In reaching this outcome, the Fourth Circuit panel applied the familiar administrative law analysis articulated in Chevron U.S.A. Inc. v. Natural Resources Defense Counsel and concluded that the regulation is a permissible construction of the FMLA and thus not arbitrary and capricious. The court also rejected the employer's waiver by ratification argument, which was based on Taylor's refusal to pay back the $12,000 severance payment.
IMPLICATIONS FOR EMPLOYERS
Taylor may end up creating a split in the circuits. The language of the DOL regulation suggests additional litigation on this issue is likely. It by no means clear that the Fourth Circuit's deferential approach to the DOL regulation would be sustained in the event this issue were to get to the Supreme Court.
In the absence of additional clarification, employers with operations in the Fourth Circuit should approach informal FMLA complaints with heightened sensitivity. Taylor effectively holds that FMLA claims must be treated in the same manner as FLSA (and workers compensation) claims for purposes of a release, and unlike claims arising under Title VII and/or the ADEA.
Taylor, combined with the Sixth Circuit's recent decision in Thomforde v. International Business Machines Corp., (see this link) suggests that employers should review their standard release and waiver agreements. In considering how best to respond to Taylor, affected employers should:
• Understand that the catchall language in many release agreements purporting to waive all claims may not bar subsequent claims of discrimination and/or retaliation in violation of the FMLA.
• Consider adding more specific severability language in release agreements. In situations involving multiple claims, it may make sense to include a recitation of the allocation of the company's payment in exchange for release of the various claims.
• Evaluate whether to include an explicit disgorgement provision to the release agreement, by which the employee promises to return the severance payments in the event he/she disavows the release and brings an FMLA claim. Employers considering this option should carefully review the ADEA/OWBPA waiver regulations.

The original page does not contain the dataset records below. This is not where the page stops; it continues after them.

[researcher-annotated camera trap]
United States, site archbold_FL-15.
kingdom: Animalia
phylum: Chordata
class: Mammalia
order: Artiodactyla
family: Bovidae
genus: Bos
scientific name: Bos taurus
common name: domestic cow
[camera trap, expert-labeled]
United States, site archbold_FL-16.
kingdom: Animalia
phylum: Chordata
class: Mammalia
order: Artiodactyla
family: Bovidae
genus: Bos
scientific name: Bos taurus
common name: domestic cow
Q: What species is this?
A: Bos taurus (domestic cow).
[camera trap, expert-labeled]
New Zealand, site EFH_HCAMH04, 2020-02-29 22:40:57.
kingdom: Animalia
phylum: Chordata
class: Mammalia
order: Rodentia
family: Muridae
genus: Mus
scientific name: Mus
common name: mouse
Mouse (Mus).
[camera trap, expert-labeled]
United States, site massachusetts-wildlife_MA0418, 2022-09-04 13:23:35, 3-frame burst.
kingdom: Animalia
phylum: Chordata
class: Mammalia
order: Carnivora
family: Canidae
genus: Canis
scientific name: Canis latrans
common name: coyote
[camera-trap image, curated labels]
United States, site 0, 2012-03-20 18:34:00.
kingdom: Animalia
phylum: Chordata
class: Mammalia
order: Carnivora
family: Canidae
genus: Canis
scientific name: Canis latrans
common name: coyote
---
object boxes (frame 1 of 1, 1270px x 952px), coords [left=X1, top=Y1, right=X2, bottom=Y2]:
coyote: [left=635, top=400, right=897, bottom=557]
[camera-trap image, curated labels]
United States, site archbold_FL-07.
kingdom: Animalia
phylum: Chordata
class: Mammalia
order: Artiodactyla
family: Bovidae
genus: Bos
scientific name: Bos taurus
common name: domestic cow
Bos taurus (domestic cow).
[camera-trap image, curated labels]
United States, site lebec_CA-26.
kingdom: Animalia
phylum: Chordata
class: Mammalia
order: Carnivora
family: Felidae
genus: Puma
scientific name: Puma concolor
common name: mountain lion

• Consider whether to seek DOL approval for pre-litigation settlements of FMLA (and FLSA) claims.
Court decisions often have perverse consequences. In hindsight, it may have been prudent for the employer in Taylor to refuse to settle this dispute informally and force the employee to bring suit; the DOL regulation at issue in Taylor does not apply in settlements of claims that have been brought to litigation. In some cases, employers may be well-advised to force a dispute of this sort to litigation, in order to be able to obtain an enforceable release.